En el atardecer del 16 de julio de 1942, un escritor abre en París el paquete con los primeros ejemplares del libro al cual encomienda su gloria; del libro que habrá, al cabo, de cimentar su ignominia. La obra lleva el título percutiente de Les décombres, los escombros. El escritor está a punto de cumplir los 39 y sospecha haber escrito, para la guerra en curso, el paralelo exacto de la negrura con la cual Louis-Ferdinand Céline diera retrato a la del 14. Acertará. En cierto modo. En cierto funesto modo. Porque el libro de Lucien Rebatet nace en una sola tesis homicida: esa a cuya mecha Céline ha prendido fuego en las bárbaras Bagatelles del año 1937. El joven panfletista de la Action Française piensa, en estos Escombros, haber dado clave analítica a aquello que su maestro diera en exabrupto; la disección de todas las desdichas que han afligido a Francia desde el final del siglo XIX: el mito fundacional de la conspiración judía. Deduce de él la exigencia de aniquilar a los judíos de Francia. Y, con ellos, cualquier obra que de sus manos venga: «La difusión, bajo cualquier forma que sea, ya conciertos, ya teatros, cine, libros, radio, exposiciones, de una obra judía o semijudía debe ser prohibida sin reservas ni matices… Se dictarán autos de fe contra el máximo número posible de ejemplares de literaturas, pinturas, partituras judías y judaicas que hayan contribuido más a la decadencia de nuestro pueblo, en sociología, religión, crítica, política: LévyBruhl, Durkheim, Maritain, Benda, Bernstein, Soutine…». Por un momento, el crítico de arte de la Action Française parece dejarse tentar por un remordimiento o una piedad estética. Se sobrepone: «Tengo una predilección por Camille Pissarro, el único gran pintor que Israel, esa raza increíblemente antiplástica, ha producido. Pero estaría dispuesto a decretar la incineración de todos sus lienzos, si fuera necesario, para que quedásemos curados de esta pesadilla». La sentencia está dictada. No hay un solo acento trágico en ese libro. La «desjudaización» a la cual llaman Los escombros es poco más, en la cabeza y en la pluma de Rebatet, que una campaña de profilaxis. «La judería» —concluye fríamente— «ofrece el ejemplo único en la historia de la humanidad de una raza para la cual sólo el castigo colectivo es justo». No habrá un solo acento trágico en su balance de treinta años después: «Sí, en mi campo he sido parcialmente responsable de Auschwitz. Pero haré mi mea culpa cuando los demás lo hagan».

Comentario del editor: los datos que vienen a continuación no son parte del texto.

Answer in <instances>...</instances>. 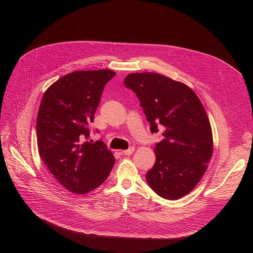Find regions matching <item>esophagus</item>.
I'll return each mask as SVG.
<instances>
[{"instance_id":"34e87169","label":"esophagus","mask_w":253,"mask_h":253,"mask_svg":"<svg viewBox=\"0 0 253 253\" xmlns=\"http://www.w3.org/2000/svg\"><path fill=\"white\" fill-rule=\"evenodd\" d=\"M134 148L132 147V148H129L128 150H125V151H120V153H121L122 155H126V156H130V155H132L133 154V152H134Z\"/></svg>"}]
</instances>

En la noche del 16 de julio de 1942, el gobierno de Vichy inicia la redada a la cual dará nombre el espacio elegido como lugar de encierro: el «Velódromo de Invierno» parisino. Al cabo de dos días, quedarán allí hacinados 13.250 judíos, luego transferidos al nudo ferroviario de Drancy, y desde allí a la «noche y la niebla» de los campos de exterminio. Al despertar del 17 de julio, pudo Lucien Rebatet saber que su destino estaba consumado; aun antes de que Les décombres llegara a las librerías. Libro e historia eran uno. Les décombres venderá en pocos meses más de 100.000 ejemplares. «Acontecimiento del siglo», lo llamará Brasillach, camarada de generación y de creencias. «Algo nunca visto desde el primer libro de Céline».

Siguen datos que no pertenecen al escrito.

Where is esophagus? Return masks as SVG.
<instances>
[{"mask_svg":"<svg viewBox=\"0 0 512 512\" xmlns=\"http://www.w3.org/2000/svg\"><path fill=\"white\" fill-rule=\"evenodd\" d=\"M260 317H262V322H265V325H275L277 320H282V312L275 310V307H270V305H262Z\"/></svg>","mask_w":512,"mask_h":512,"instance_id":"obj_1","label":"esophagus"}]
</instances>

El pasado 21 de septiembre, el presidente de la República Francesa inauguraba en Drancy el gran Memorial del exterminio judío en Francia. Dos meses antes, la opinión pública de su país se había estremecido al escucharle invocar la cruel constancia de aquel 16 de julio de hace setenta años: «Fue un crimen cometido en Francia por Francia». Y, como si quisiera engarzar con Chirac por encima del soberbio Mitterrand que eludió siempre pronunciarse sobre aquello —al tiempo que preservaba su amistad con el gestor policial de la infamia—, François Hollande hizo explícita la verdad que todos saben y que nadie quiso contar: «La verdad es que la policía francesa se encargó de arrestar a miles de niños y de familias… La gendarmería los escoltó hasta los campos de internamiento… La verdad es que el crimen del Velódromo de Invierno fue también cometido contra Francia, contra su honor, contra sus valores, contra sus ideales». Fue uno de esos instantes de grandeza que redimen a una nación.

El espacio ante el cual fue pronunciado el discurso era imponente: Drancy. De allí partieron los trenes de ganado humano, al final de cuyo trayecto estaba el humo de las chimeneas. Ochenta mil judíos afincados en Francia transitaron de allí a la ceniza. Alguno murió en esa estación de tránsito: tal, el poeta Max Jacob. Gentes «de todas las edades, de todos los orígenes, de todas las nacionalidades, de todas las condiciones sociales», meditaba en voz alta Hollande. Sólo «tenían todos en común una única razón por la cual iban a ser golpeados: eran judíos. Y eso bastaba para enviarlos a la muerte».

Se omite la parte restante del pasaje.